__Task requirements__:
All the data should be repeated exactly. Any image in it is left out.

__Data__:
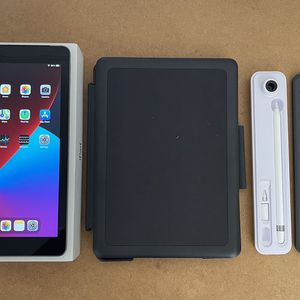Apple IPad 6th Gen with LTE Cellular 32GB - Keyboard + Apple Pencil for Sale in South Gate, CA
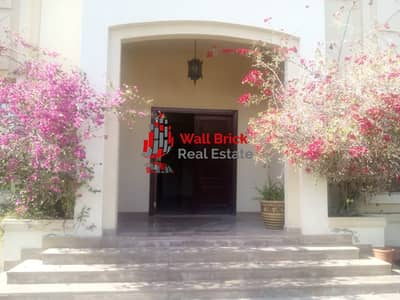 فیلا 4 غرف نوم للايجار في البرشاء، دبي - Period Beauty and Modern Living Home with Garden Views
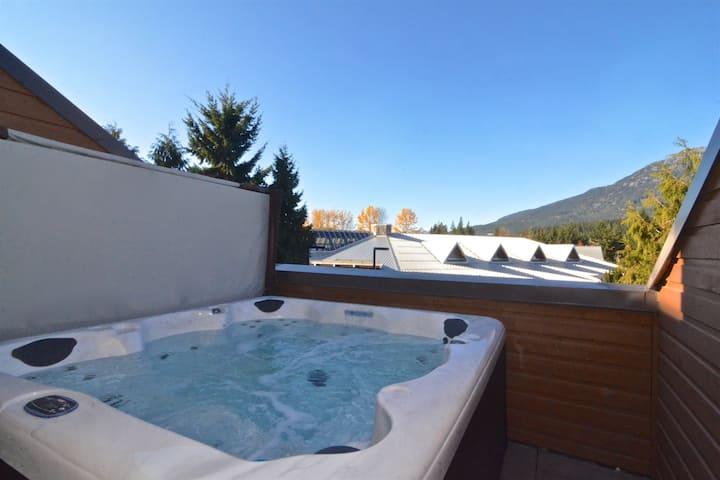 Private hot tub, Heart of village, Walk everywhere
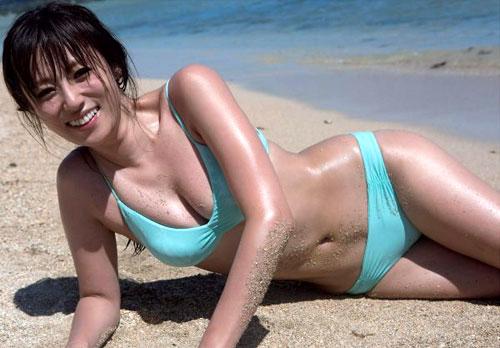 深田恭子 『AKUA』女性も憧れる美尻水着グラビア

__Answer to this task__:
Apple IPad 6th Gen with LTE Cellular 32GB - Keyboard + Apple Pencil for Sale in South Gate, CA
 فیلا 4 غرف نوم للايجار في البرشاء، دبي - Period Beauty and Modern Living Home with Garden Views
 Private hot tub, Heart of village, Walk everywhere
 深田恭子 『AKUA』女性も憧れる美尻水着グラビア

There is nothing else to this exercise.